## Exercise goal:
Return the records verbatim, starting at their first line and ending at the line that contains "<instances>", with both of those lines included.

## Entries shown:
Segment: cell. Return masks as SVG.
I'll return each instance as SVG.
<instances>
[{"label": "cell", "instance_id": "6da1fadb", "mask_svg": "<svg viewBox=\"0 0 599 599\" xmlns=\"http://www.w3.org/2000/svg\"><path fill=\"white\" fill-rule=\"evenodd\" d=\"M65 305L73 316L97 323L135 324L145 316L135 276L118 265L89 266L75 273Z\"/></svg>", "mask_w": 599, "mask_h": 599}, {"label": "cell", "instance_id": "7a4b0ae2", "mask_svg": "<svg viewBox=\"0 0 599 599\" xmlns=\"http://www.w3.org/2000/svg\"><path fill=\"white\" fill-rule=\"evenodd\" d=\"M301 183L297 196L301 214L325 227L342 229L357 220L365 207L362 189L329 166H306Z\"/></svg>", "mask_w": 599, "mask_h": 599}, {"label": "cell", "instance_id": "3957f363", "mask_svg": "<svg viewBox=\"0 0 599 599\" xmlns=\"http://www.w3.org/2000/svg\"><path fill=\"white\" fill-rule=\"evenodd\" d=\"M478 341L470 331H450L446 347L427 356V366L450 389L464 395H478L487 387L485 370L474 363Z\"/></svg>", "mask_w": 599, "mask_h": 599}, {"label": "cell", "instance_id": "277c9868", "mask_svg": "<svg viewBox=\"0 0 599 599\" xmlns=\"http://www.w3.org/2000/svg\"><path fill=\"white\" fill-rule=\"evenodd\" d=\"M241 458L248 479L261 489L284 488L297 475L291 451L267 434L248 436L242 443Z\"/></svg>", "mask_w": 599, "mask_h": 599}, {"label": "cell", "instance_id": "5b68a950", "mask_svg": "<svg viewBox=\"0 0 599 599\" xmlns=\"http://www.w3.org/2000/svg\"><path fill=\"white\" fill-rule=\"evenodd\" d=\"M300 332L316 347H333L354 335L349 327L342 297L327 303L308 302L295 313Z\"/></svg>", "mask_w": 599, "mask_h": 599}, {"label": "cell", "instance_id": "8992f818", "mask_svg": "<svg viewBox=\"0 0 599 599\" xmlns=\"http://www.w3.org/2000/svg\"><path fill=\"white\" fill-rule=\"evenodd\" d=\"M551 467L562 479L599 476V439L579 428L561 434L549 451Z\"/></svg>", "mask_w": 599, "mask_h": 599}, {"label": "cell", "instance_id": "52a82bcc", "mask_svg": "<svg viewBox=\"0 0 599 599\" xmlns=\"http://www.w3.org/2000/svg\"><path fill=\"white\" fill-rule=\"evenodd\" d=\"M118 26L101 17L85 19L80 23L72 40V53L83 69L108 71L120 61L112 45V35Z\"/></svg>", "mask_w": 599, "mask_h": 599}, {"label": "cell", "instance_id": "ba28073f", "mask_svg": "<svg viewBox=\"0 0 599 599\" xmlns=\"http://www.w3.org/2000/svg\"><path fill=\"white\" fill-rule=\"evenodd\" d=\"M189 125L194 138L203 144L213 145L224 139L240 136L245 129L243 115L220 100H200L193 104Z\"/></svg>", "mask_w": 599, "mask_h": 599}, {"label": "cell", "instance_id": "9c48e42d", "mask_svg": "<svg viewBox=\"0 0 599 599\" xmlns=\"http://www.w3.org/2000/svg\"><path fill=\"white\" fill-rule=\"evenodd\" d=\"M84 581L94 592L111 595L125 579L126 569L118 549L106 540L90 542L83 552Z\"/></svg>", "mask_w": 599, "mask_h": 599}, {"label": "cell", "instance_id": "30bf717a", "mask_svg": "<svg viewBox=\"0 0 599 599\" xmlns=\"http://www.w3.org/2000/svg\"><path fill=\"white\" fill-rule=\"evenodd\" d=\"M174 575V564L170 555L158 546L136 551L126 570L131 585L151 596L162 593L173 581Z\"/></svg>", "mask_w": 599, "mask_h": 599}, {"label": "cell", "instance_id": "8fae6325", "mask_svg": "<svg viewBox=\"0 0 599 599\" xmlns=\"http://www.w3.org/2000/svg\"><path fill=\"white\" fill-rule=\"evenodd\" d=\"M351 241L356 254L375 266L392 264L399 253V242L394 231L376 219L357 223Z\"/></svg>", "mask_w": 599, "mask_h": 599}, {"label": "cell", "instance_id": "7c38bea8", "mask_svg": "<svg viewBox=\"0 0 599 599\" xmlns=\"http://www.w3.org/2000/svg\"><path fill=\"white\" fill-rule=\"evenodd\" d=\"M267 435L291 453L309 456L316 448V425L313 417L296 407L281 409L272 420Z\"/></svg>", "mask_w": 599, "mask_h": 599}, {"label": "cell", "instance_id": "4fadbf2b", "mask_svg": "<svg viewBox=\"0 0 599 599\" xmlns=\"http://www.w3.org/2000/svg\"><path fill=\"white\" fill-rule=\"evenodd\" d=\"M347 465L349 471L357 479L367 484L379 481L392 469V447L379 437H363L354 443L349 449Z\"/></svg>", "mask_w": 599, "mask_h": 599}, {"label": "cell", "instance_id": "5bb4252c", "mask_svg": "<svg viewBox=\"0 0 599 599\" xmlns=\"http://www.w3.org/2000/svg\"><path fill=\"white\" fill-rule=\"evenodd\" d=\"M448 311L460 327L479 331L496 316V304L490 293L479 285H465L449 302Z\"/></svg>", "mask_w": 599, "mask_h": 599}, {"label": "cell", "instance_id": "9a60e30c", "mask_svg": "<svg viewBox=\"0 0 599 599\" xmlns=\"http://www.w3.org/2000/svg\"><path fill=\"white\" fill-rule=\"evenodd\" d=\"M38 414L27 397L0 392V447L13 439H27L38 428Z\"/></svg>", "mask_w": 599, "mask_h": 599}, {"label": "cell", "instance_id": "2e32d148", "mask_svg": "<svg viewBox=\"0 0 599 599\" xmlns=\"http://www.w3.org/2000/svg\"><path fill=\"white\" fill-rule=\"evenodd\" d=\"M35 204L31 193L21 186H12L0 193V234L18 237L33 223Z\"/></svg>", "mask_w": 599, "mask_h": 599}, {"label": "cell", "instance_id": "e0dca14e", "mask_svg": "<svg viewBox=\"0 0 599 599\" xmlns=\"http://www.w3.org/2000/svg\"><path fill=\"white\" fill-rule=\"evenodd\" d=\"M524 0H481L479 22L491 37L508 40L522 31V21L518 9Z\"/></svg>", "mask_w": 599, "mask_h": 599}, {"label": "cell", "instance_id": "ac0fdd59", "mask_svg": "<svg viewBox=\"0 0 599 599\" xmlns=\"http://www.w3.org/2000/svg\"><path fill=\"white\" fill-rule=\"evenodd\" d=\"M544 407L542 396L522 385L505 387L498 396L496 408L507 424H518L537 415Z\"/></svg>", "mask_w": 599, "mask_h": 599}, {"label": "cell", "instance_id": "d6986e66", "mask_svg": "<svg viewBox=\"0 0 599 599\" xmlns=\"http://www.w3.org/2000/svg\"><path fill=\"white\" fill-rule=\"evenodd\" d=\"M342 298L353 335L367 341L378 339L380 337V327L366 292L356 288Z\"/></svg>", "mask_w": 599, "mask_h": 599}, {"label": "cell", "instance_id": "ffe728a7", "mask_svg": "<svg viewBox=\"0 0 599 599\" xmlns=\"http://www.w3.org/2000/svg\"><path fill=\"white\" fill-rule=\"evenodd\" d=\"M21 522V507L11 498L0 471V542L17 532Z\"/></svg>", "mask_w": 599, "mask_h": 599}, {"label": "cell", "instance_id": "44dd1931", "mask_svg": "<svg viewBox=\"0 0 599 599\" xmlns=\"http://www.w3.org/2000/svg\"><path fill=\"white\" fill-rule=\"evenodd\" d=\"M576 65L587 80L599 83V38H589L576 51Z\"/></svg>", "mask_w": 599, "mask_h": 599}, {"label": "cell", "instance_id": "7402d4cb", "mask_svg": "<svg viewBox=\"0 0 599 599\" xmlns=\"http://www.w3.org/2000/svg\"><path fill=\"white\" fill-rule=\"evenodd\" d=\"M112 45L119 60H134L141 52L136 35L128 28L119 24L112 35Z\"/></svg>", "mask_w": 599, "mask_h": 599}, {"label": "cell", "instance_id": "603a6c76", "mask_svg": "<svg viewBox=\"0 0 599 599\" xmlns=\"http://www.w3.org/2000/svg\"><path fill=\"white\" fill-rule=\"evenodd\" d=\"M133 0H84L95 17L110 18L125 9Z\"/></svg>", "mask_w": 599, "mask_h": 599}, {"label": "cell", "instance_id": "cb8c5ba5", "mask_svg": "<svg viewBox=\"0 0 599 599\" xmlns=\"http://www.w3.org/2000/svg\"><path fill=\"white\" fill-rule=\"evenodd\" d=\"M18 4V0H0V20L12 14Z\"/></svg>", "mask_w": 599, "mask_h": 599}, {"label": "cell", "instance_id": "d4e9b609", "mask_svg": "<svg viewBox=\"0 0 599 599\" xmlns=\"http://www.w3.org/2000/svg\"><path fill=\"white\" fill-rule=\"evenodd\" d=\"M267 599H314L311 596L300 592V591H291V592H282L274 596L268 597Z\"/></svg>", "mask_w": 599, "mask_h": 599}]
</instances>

## Written answer:
Segment: cell. Return masks as SVG.
I'll return each instance as SVG.
<instances>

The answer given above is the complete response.